The smaller resin parts include the 8-inch (203mm) gun barrels for the turrets, 6-inch (152mm) gun barrels for the hull casemates, 75mm gun mounts and 47mm Hotchkiss gun barrels and mounts. Other parts include the propellers, rudder, propeller shaft fairings and struts (still included although this is the waterline kit), citadel and conning tower roofs, searchlights and their mounts, cowl vents, a mushroom vent, anchors, anchor windlass parts, capstans, boat davits in two sizes, boat cradles, storage lockers and small deck structures, a pair of chocks and sundry deck and bridge fittings. The parts are generally very well cast, need little, if any, clean-up and must be carefully removed from the casting runners.
Combrig provides a large photo-etch brass fret which provides pre-measured railings, inclined ladders, vertical ladders (four extra-long ones for the funnels) and the boat details. The brass also has ship specific parts, including the sternwalk railing, funnel cap grills and details, pilothouse, shields for the 75mm and 47mm guns, mast platforms, boat cradles, anchor chain, cable reels and other small detail parts. The brass has some relief etching which is good, but would have benefited from having part numbers to avoid potential confusion during assembly. The railings have individual stanchion ends, which I am not a fan of as I find that I tend to use too much glue to attach them. The photo-etch fret only has two of the four funnel cap grills needed (one oblong and one round). When I questioned the people at Combrig, they told me that they were aware of the omission and that they had a small photo-etch fret created to address this issue. The small fret contains the two missing funnel cap grills and a new pilothouse, as they one of the original fret was incorrect. However, ratlines are still not provided and will need to be obtained from an alternate source.

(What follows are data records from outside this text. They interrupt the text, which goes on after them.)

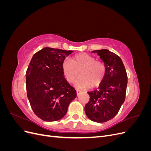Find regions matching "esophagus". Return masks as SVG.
<instances>
[{"label": "esophagus", "instance_id": "34e87169", "mask_svg": "<svg viewBox=\"0 0 151 151\" xmlns=\"http://www.w3.org/2000/svg\"><path fill=\"white\" fill-rule=\"evenodd\" d=\"M81 92V91L80 90H79V89H77V90H76V93H77V96H79V95L80 94Z\"/></svg>", "mask_w": 151, "mask_h": 151}]
</instances>
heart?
I'll list each match as a JSON object with an SVG mask.
<instances>
[{"instance_id": "b5f03b06", "label": "heart", "mask_w": 151, "mask_h": 151, "mask_svg": "<svg viewBox=\"0 0 151 151\" xmlns=\"http://www.w3.org/2000/svg\"><path fill=\"white\" fill-rule=\"evenodd\" d=\"M63 75L68 83H73L80 71L81 76L75 85L80 89L97 87L102 83L106 73V66L102 61L85 53L72 57L70 60H65L62 65Z\"/></svg>"}]
</instances>
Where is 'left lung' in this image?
<instances>
[{
  "label": "left lung",
  "mask_w": 151,
  "mask_h": 151,
  "mask_svg": "<svg viewBox=\"0 0 151 151\" xmlns=\"http://www.w3.org/2000/svg\"><path fill=\"white\" fill-rule=\"evenodd\" d=\"M106 66V73L98 88L88 93L89 101L84 110L89 119L103 123L111 120L125 99L127 74L122 59L106 49L94 50Z\"/></svg>",
  "instance_id": "8db88e82"
}]
</instances>
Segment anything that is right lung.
I'll return each mask as SVG.
<instances>
[{"instance_id":"right-lung-1","label":"right lung","mask_w":151,"mask_h":151,"mask_svg":"<svg viewBox=\"0 0 151 151\" xmlns=\"http://www.w3.org/2000/svg\"><path fill=\"white\" fill-rule=\"evenodd\" d=\"M72 52L45 47L31 58L26 73L27 96L35 115L44 121L61 119L77 96L62 71V63Z\"/></svg>"}]
</instances>
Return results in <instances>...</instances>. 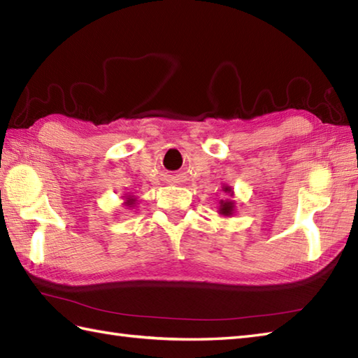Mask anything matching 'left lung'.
<instances>
[{
  "label": "left lung",
  "instance_id": "obj_1",
  "mask_svg": "<svg viewBox=\"0 0 358 358\" xmlns=\"http://www.w3.org/2000/svg\"><path fill=\"white\" fill-rule=\"evenodd\" d=\"M220 210H222L223 215H229L231 210H232V203H231V201L223 203V204H222V209H220Z\"/></svg>",
  "mask_w": 358,
  "mask_h": 358
}]
</instances>
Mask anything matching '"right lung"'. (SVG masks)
<instances>
[{
  "mask_svg": "<svg viewBox=\"0 0 358 358\" xmlns=\"http://www.w3.org/2000/svg\"><path fill=\"white\" fill-rule=\"evenodd\" d=\"M127 204H131V203H127Z\"/></svg>",
  "mask_w": 358,
  "mask_h": 358,
  "instance_id": "add662e5",
  "label": "right lung"
}]
</instances>
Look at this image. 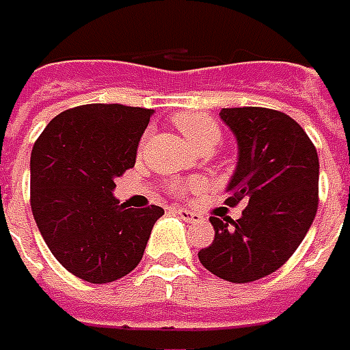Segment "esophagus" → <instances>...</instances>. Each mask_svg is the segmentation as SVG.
<instances>
[{
    "instance_id": "obj_1",
    "label": "esophagus",
    "mask_w": 350,
    "mask_h": 350,
    "mask_svg": "<svg viewBox=\"0 0 350 350\" xmlns=\"http://www.w3.org/2000/svg\"><path fill=\"white\" fill-rule=\"evenodd\" d=\"M174 215H178L182 220L185 222H191V224H199V222H203V216L197 215L193 211H187V208H182V206H178L174 208Z\"/></svg>"
}]
</instances>
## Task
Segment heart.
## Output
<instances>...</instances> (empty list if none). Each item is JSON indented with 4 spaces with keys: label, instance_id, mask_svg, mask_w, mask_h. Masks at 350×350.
I'll return each mask as SVG.
<instances>
[{
    "label": "heart",
    "instance_id": "1",
    "mask_svg": "<svg viewBox=\"0 0 350 350\" xmlns=\"http://www.w3.org/2000/svg\"><path fill=\"white\" fill-rule=\"evenodd\" d=\"M174 124L184 134L189 145H193L199 153H211L222 139V132H220L218 122L208 115H203V113H180V115L174 116ZM193 189H197L195 184L174 185L176 193L193 191Z\"/></svg>",
    "mask_w": 350,
    "mask_h": 350
}]
</instances>
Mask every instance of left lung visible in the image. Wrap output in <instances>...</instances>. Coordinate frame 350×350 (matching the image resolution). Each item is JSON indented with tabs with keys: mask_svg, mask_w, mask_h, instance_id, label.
I'll return each instance as SVG.
<instances>
[{
	"mask_svg": "<svg viewBox=\"0 0 350 350\" xmlns=\"http://www.w3.org/2000/svg\"><path fill=\"white\" fill-rule=\"evenodd\" d=\"M237 139V166L226 205L241 218L211 216L213 243L199 251L208 272L234 284L275 272L297 251L318 208L320 163L314 144L285 113L265 107L222 109Z\"/></svg>",
	"mask_w": 350,
	"mask_h": 350,
	"instance_id": "8db88e82",
	"label": "left lung"
}]
</instances>
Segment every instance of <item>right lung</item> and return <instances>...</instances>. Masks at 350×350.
Masks as SVG:
<instances>
[{
  "instance_id": "right-lung-1",
  "label": "right lung",
  "mask_w": 350,
  "mask_h": 350,
  "mask_svg": "<svg viewBox=\"0 0 350 350\" xmlns=\"http://www.w3.org/2000/svg\"><path fill=\"white\" fill-rule=\"evenodd\" d=\"M153 109L113 103L63 111L30 157V205L57 260L90 284H109L139 265L161 206L130 208L115 180L135 165Z\"/></svg>"
}]
</instances>
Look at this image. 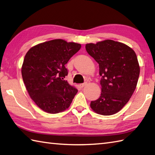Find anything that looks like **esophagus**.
<instances>
[{
	"instance_id": "obj_1",
	"label": "esophagus",
	"mask_w": 155,
	"mask_h": 155,
	"mask_svg": "<svg viewBox=\"0 0 155 155\" xmlns=\"http://www.w3.org/2000/svg\"><path fill=\"white\" fill-rule=\"evenodd\" d=\"M79 85H80V87H81V88H83V87H84L85 86H87V83H82V84H80Z\"/></svg>"
}]
</instances>
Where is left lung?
<instances>
[{"mask_svg": "<svg viewBox=\"0 0 155 155\" xmlns=\"http://www.w3.org/2000/svg\"><path fill=\"white\" fill-rule=\"evenodd\" d=\"M86 50L99 66L101 94L91 107L97 113L112 115L126 104L135 90L140 74L137 54L119 42L105 40L87 44Z\"/></svg>", "mask_w": 155, "mask_h": 155, "instance_id": "obj_1", "label": "left lung"}]
</instances>
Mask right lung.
<instances>
[{
	"mask_svg": "<svg viewBox=\"0 0 155 155\" xmlns=\"http://www.w3.org/2000/svg\"><path fill=\"white\" fill-rule=\"evenodd\" d=\"M81 45L55 39L32 47L26 54L22 77L35 104L47 113H58L70 106L78 90L64 80L65 64Z\"/></svg>",
	"mask_w": 155,
	"mask_h": 155,
	"instance_id": "right-lung-1",
	"label": "right lung"
}]
</instances>
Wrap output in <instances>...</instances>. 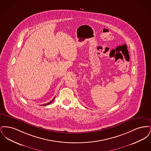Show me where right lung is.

The instructions come on eleven pages and are in new improved Combrig format. The first page has plan and profile drawings which provide a basic rigging diagram. The ship’s history is written in Cyrillic but the statistics are in English. Page two has the standard resin parts layout with images of photo-etch frets. The subsequent pages have the assembly diagrams with some pages having smaller insets which focus on certain sub-assemblies that are identified for reference in the larger assembly images. One inset provides the metric dimensions for cutting the masts, yards, funnel steam pipes, flagstaffs and boat booms. The last page has an illustration of the fully assembled model including the placement of the different types of boats.